Methodology Questions
What signals does the model use?
The model combines derivatives positioning, open interest, basis, true taker-flow/CVD, price path, holder concentration, liquidity quality, and DEX flow context.
Does the methodology disclose exact weights?
No. We explain the signal families and validation process, but do not publish the exact formula or weights because public disclosure makes the leaderboard easier to game.
How does concentration affect the signal?
High top-holder, insider, dev, bundler, or sniper ownership increases risk because smaller amounts of coordinated trading can move price and accelerate dumps.

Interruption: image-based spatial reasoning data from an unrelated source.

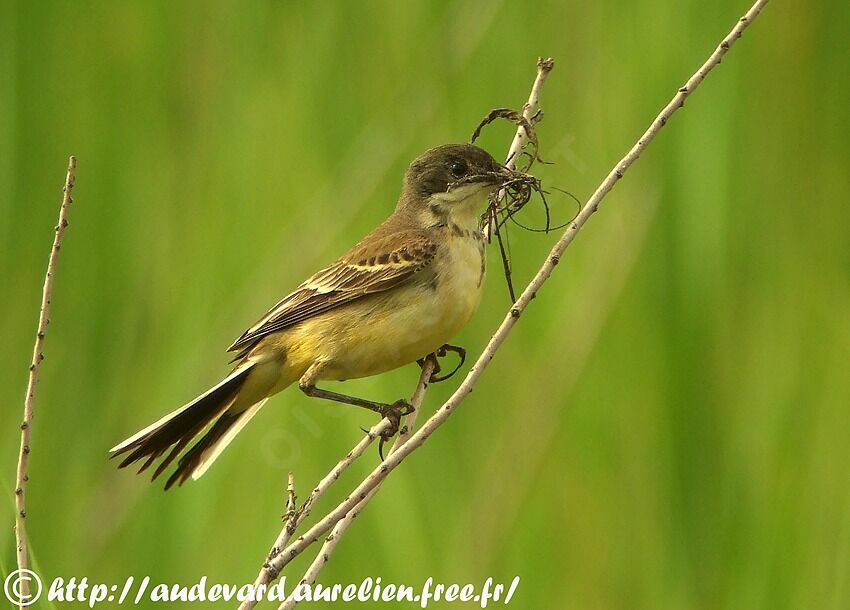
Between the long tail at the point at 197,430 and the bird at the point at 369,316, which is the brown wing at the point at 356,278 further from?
the long tail at the point at 197,430

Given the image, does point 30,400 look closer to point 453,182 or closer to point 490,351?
point 490,351

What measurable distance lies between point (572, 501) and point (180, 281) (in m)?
0.92

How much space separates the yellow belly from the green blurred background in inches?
5.0

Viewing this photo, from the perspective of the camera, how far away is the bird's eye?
283 cm

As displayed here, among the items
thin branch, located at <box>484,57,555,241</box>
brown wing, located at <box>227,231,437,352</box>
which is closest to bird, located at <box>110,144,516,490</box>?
brown wing, located at <box>227,231,437,352</box>

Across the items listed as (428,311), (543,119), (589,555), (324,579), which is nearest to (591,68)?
(543,119)

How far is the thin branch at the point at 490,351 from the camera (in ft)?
5.66

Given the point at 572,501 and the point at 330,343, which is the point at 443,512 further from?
the point at 330,343

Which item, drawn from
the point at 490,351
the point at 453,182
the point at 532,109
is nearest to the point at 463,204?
the point at 453,182

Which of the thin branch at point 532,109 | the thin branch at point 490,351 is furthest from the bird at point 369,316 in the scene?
the thin branch at point 490,351

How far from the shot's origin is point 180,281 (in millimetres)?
2420

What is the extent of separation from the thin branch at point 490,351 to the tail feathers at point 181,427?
0.42 metres

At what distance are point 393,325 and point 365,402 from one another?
0.18m

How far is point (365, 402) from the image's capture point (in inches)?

What triggers the pump and dump signal?
A coin can be flagged during setup, markup, distribution, or dump-risk phases when multiple independent market-structure and derivatives signals align across sufficient data coverage.

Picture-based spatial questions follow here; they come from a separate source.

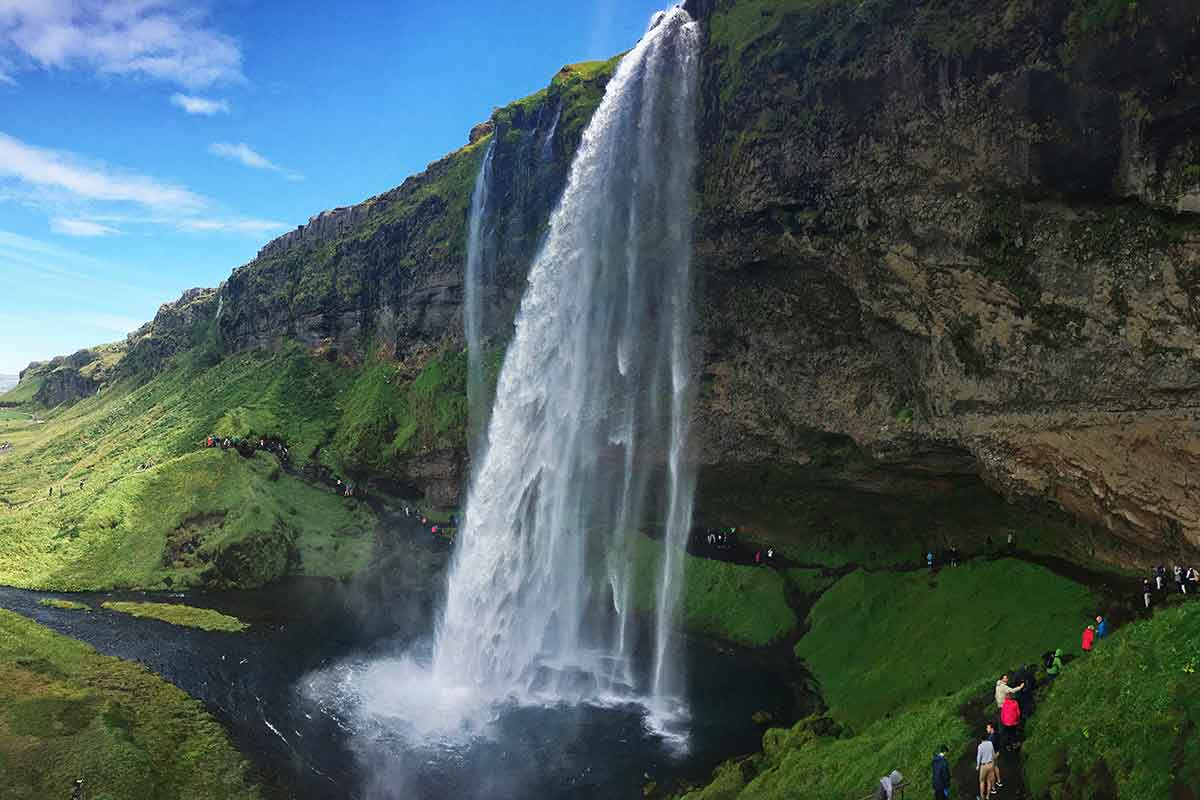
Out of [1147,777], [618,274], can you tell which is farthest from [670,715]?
[618,274]

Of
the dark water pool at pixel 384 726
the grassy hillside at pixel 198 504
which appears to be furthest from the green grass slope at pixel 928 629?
the grassy hillside at pixel 198 504

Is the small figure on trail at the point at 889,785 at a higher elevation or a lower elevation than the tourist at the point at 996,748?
lower

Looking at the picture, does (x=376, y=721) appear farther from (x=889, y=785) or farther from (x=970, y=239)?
(x=970, y=239)

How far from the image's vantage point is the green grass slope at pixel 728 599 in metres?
42.8

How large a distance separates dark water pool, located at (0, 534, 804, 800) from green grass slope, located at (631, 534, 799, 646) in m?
1.95

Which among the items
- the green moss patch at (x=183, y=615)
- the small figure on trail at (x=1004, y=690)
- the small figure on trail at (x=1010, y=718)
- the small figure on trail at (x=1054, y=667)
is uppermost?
the small figure on trail at (x=1054, y=667)

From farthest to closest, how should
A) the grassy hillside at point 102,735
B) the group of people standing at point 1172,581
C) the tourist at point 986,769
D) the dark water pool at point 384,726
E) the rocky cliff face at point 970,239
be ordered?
1. the dark water pool at point 384,726
2. the rocky cliff face at point 970,239
3. the group of people standing at point 1172,581
4. the grassy hillside at point 102,735
5. the tourist at point 986,769

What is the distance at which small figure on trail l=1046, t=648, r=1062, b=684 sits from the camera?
18.5 meters

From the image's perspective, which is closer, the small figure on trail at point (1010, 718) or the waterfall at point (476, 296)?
the small figure on trail at point (1010, 718)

Who are the typical actors behind pump and dump patterns?
Three types of actors drive this pattern: hedge funds buying locked tokens at 80%+ discount and shorting perps to hedge, market makers pumping price to attract retail while selling on perpetuals, and team members pumping their own token while quietly shorting through perps.
How was the signal backtested?
We replayed the signal walk-forward over 12 months across 394 coins using daily market prices. Flagged coins hit 86.4% at 30 days with median -24.6% — a 10.6 percentage-point edge over a random coin from the same universe on the same entry dates. At 60 days the hit rate rises to 90.9%. A top-5 equal-weight short basket rebalanced weekly would have returned +1,279% with a 21% max drawdown, largely because the signal spent most days in cash. A 14-day warm-up eliminates 'discovery' bias at the window start.